Rishi Sunak is not making the same errors. After the Johnson government collapsed and had to be replaced by a caretaker administration, in turn replaced by the short-lived Truss government, the number of serving and ex-cabinet ministers ballooned. Some will necessarily be disappointed but Sunak is being careful to create a cabinet that will be broadly supportive of his agenda while also including prominent personalities associated with Truss and Johnson. By age, experience, outlook, ideology and vestigial Leave/Remain loyalties it is a delicately constructed team – but it’s experience that counts this time round.
Thus Sunak chose to retain Therese Coffey, a senior Truss confidant, albeit in a different role. He also found positions for figures whose careers were sponsored very much by Johnson, such as carrying over James Cleverly in the foreign office. The same goes for Nadhim Zahawi as chairman of the party. Less of a Johnson buddy these days, Michael Gove, sacked by both Theresa May and Johnson in his time, will find plenty to keep him busy back at the department of Levelling Up (with less money).

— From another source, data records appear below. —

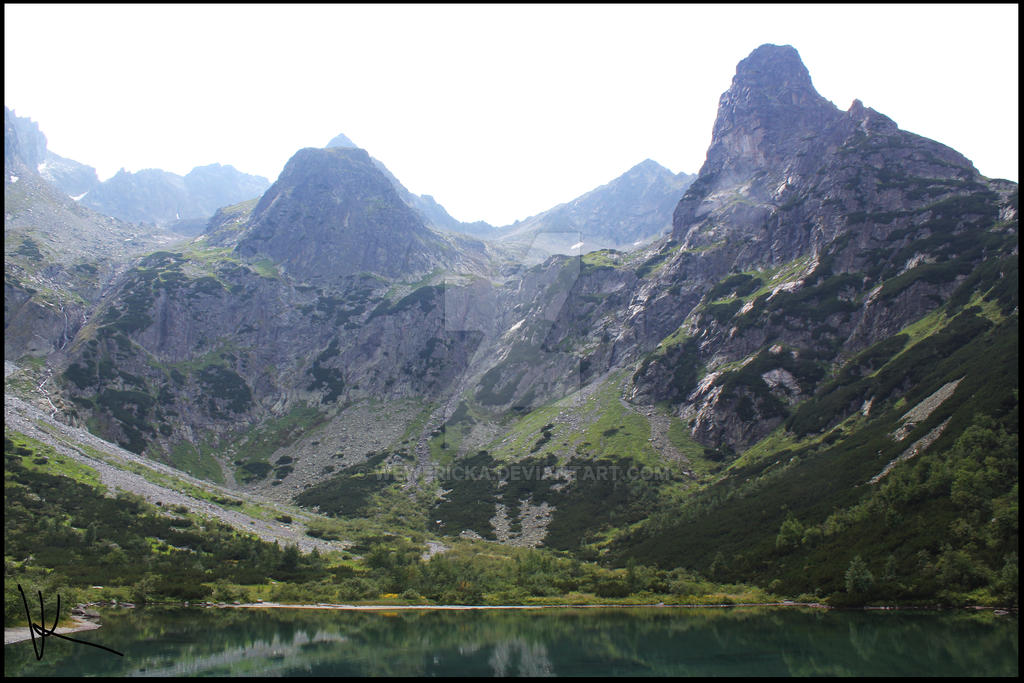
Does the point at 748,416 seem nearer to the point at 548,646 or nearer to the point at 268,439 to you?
the point at 548,646

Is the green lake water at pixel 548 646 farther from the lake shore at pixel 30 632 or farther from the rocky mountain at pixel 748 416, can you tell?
the rocky mountain at pixel 748 416

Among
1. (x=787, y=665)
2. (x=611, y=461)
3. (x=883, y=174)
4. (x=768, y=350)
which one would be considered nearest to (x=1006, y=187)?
(x=883, y=174)

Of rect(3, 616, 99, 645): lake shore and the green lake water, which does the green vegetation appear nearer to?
the green lake water

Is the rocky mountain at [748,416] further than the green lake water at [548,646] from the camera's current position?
Yes

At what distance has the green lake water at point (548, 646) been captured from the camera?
3369 cm

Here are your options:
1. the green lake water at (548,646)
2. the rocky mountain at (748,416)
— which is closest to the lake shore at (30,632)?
the green lake water at (548,646)

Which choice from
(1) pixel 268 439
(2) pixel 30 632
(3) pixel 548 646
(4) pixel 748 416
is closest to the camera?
(3) pixel 548 646

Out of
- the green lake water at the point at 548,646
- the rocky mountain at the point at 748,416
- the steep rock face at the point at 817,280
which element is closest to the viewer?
the green lake water at the point at 548,646

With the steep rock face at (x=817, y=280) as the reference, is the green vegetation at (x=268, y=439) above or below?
below

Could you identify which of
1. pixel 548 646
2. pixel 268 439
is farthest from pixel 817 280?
pixel 268 439

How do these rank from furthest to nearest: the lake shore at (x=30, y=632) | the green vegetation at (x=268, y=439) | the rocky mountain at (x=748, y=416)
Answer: the green vegetation at (x=268, y=439)
the rocky mountain at (x=748, y=416)
the lake shore at (x=30, y=632)

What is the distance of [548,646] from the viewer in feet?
139

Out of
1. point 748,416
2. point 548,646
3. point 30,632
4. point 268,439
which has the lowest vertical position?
point 548,646

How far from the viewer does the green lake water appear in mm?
33688
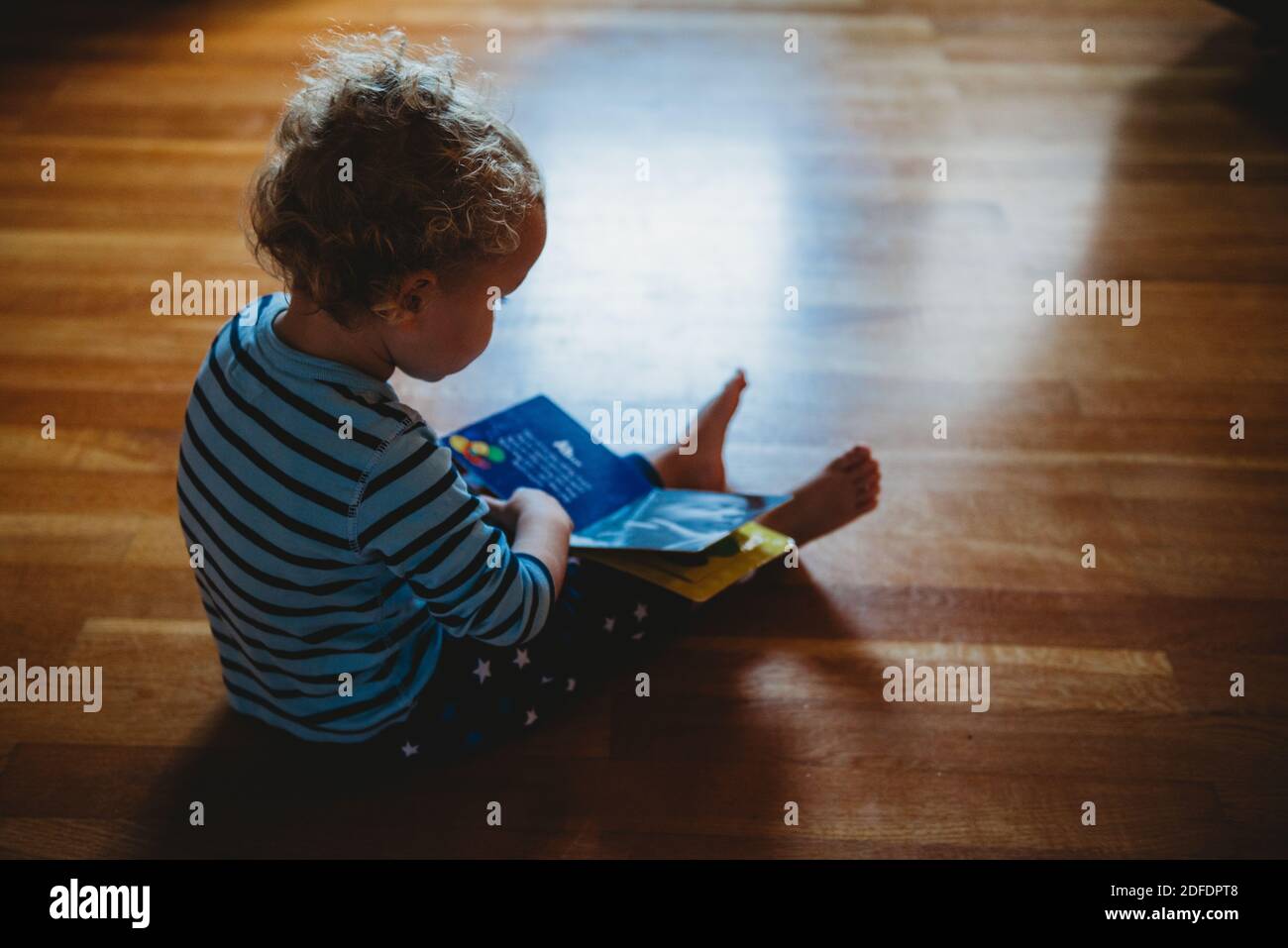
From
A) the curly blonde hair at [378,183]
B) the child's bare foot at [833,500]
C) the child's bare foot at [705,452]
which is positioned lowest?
the child's bare foot at [833,500]

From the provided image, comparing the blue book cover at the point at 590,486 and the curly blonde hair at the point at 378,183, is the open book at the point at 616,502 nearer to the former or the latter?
the blue book cover at the point at 590,486

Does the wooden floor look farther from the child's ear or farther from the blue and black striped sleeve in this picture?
the child's ear

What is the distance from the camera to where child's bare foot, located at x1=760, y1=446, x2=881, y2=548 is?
1.37 metres

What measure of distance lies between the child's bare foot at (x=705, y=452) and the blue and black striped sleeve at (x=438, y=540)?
1.49 ft

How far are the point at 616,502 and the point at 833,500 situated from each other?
28 centimetres

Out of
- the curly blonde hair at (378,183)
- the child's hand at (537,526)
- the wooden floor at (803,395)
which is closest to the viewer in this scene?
the curly blonde hair at (378,183)

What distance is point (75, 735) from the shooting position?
3.86 ft

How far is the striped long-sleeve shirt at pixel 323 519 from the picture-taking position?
0.85m

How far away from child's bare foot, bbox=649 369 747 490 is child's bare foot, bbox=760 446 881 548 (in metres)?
0.10

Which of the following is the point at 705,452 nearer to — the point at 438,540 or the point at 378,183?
the point at 438,540

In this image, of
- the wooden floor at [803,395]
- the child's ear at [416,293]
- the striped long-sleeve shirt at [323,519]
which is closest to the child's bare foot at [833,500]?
the wooden floor at [803,395]

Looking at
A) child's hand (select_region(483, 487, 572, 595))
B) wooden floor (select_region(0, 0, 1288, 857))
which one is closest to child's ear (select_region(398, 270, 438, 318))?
child's hand (select_region(483, 487, 572, 595))
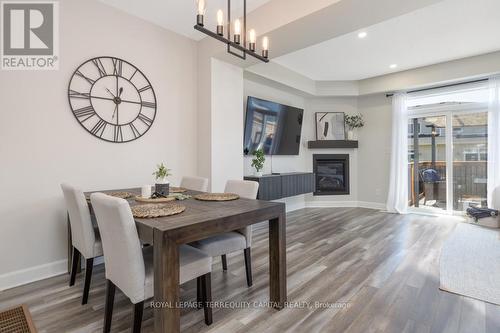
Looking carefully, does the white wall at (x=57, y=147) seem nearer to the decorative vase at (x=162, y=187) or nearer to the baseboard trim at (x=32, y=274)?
the baseboard trim at (x=32, y=274)

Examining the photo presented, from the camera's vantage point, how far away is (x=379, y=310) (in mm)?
1931

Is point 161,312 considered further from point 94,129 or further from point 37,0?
point 37,0

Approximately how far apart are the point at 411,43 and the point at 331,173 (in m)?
3.08

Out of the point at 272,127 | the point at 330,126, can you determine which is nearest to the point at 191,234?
the point at 272,127

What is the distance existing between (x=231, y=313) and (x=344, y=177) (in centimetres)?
490

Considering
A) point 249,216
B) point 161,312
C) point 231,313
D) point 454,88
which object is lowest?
point 231,313

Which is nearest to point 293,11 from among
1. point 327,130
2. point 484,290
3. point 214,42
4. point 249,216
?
point 214,42

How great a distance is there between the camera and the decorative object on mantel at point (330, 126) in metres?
5.95

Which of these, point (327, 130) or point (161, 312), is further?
point (327, 130)

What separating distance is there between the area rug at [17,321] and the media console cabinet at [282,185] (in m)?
3.12

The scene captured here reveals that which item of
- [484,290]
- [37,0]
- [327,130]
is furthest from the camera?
[327,130]

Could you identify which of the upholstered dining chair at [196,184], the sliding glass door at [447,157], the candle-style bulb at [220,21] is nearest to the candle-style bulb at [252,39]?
the candle-style bulb at [220,21]

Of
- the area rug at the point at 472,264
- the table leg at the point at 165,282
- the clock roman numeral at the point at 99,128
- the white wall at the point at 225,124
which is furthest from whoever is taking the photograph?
the white wall at the point at 225,124

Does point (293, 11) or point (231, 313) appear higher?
point (293, 11)
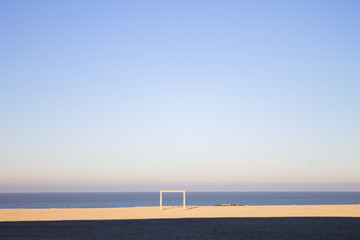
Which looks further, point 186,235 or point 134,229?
point 134,229

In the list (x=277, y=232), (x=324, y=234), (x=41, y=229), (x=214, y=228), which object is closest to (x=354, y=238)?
(x=324, y=234)

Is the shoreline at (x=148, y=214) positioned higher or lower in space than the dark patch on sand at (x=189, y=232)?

Suella Braverman has even been reappointed to the Home Office – someone so volatile and extreme she couldn’t even survive the brief time Truss was premier without a couple of major rows and being asked to quit. Mr Sunak is taking a risk there, but it is clearly an attempt to appease the many in his party obsessed with migration. For those voters motivated by such “culture wars” issues, Sunak needs to defend his flank. He may live to regret that one if she scuppers the India free trade deal again for the sake of some student visas. Words may have been had.
Yet this is very much Sunak’s team, and his closest allies are in key positions across government. Jeremy Hunt, who enjoys a warm rapport with Sunak, stays in control of the Treasury. Another campaign lieutenant, Dominic Raab, is deputy prime minister and justice secretary again. Mel Stride, Simon Hart, Oliver Dowden and Grant Shapps will also form part of a solid phalanx of Sunak loyalists.

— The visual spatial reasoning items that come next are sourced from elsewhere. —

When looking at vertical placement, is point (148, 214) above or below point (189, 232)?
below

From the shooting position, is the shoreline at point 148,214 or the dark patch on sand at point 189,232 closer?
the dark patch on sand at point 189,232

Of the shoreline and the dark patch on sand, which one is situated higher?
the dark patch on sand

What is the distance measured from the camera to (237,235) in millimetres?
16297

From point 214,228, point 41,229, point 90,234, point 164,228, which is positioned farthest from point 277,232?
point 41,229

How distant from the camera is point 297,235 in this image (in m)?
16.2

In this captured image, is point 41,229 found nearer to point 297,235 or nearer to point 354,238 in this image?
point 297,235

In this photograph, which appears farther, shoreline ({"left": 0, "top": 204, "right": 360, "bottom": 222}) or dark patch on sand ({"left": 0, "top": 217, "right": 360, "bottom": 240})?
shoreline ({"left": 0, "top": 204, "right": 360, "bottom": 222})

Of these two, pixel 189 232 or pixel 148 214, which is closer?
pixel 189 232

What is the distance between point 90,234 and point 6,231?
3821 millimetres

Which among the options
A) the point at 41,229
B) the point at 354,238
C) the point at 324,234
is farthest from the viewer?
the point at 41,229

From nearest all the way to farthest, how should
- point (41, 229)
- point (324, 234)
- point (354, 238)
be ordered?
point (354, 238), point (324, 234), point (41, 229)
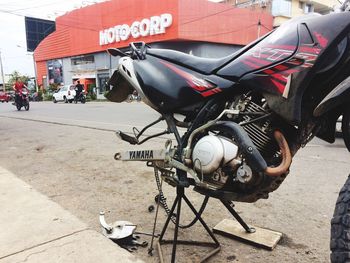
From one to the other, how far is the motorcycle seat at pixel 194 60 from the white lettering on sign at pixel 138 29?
23.6 metres

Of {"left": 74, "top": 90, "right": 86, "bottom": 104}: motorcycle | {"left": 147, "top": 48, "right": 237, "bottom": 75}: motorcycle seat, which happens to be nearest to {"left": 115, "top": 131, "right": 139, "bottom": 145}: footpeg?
{"left": 147, "top": 48, "right": 237, "bottom": 75}: motorcycle seat

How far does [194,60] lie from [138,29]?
26387mm

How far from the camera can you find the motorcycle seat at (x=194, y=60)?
7.29ft

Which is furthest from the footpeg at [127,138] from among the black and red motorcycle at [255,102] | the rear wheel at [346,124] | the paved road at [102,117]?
the paved road at [102,117]

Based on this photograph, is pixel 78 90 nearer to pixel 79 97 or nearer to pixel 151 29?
pixel 79 97

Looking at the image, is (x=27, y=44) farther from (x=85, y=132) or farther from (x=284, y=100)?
(x=284, y=100)

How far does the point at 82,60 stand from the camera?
35156 mm

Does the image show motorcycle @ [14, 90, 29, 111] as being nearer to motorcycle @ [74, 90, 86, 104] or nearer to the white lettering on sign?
motorcycle @ [74, 90, 86, 104]

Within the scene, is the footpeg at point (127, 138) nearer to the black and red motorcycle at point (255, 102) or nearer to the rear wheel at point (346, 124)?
the black and red motorcycle at point (255, 102)

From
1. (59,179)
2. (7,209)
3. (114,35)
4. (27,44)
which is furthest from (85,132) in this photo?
(27,44)

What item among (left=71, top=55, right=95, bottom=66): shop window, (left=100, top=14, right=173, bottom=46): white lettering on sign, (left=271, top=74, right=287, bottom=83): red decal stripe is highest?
(left=100, top=14, right=173, bottom=46): white lettering on sign

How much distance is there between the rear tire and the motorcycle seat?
105 centimetres

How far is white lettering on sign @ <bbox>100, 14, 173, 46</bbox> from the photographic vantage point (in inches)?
1006

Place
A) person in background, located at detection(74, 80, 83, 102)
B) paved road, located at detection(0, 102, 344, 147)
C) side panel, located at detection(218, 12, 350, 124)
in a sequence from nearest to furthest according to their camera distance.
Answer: side panel, located at detection(218, 12, 350, 124) → paved road, located at detection(0, 102, 344, 147) → person in background, located at detection(74, 80, 83, 102)
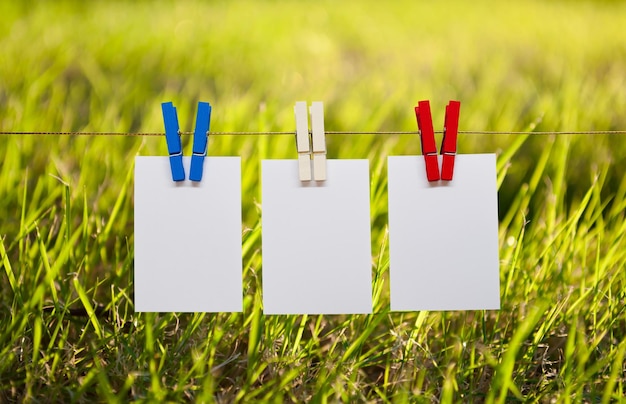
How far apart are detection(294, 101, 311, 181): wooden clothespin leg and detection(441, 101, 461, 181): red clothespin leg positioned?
15 centimetres

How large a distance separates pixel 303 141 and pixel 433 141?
14cm

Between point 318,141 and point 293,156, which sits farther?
point 293,156

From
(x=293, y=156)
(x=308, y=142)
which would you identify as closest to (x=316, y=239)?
(x=308, y=142)

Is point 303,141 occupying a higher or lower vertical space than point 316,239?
higher

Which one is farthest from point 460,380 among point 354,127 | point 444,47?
point 444,47

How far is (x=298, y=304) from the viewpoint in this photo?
66cm

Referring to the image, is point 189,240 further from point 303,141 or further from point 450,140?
point 450,140

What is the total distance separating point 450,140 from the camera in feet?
2.13

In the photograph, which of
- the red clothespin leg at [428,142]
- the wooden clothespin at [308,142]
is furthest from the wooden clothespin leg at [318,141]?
the red clothespin leg at [428,142]

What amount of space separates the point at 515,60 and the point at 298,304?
1300 mm

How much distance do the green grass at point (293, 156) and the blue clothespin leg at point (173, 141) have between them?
0.46ft

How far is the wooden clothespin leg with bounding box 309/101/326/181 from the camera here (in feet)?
2.11

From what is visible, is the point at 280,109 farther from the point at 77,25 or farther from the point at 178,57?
the point at 77,25

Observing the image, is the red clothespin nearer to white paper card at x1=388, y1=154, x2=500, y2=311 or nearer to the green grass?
white paper card at x1=388, y1=154, x2=500, y2=311
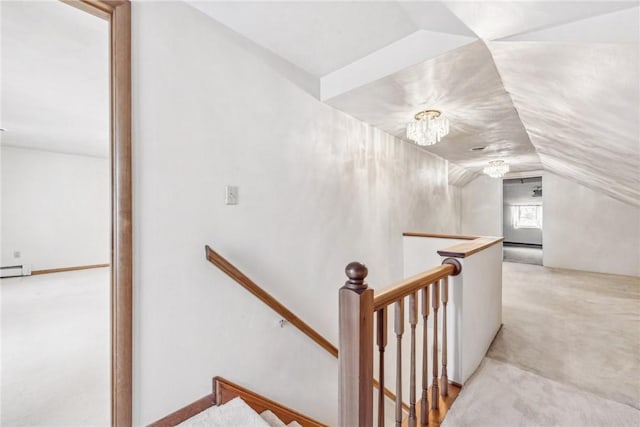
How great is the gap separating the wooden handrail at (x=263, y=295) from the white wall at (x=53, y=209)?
3.85 metres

Penny Mordaunt seems the biggest casualty, and a puzzling one. Standing in for Truss in the Commons in recent times she acquitted herself well, and her showing in the summer leadership election and more recently ought to have brought her a bigger role in both the Truss and Sunak administrations. Her supporters, and others, must wonder what lies behind this strange neglect of one of the Conservatives’ better communicators.
On the whole, it looks to be a cabinet that won’t tumble into too many traps; but then again most of the mistakes and blunders made by the Cameron, May, Johnson and Truss administrations could be traced to the prime minister themself. The most important appointment of the day was the one made by the King. It’s all down to Sunak now.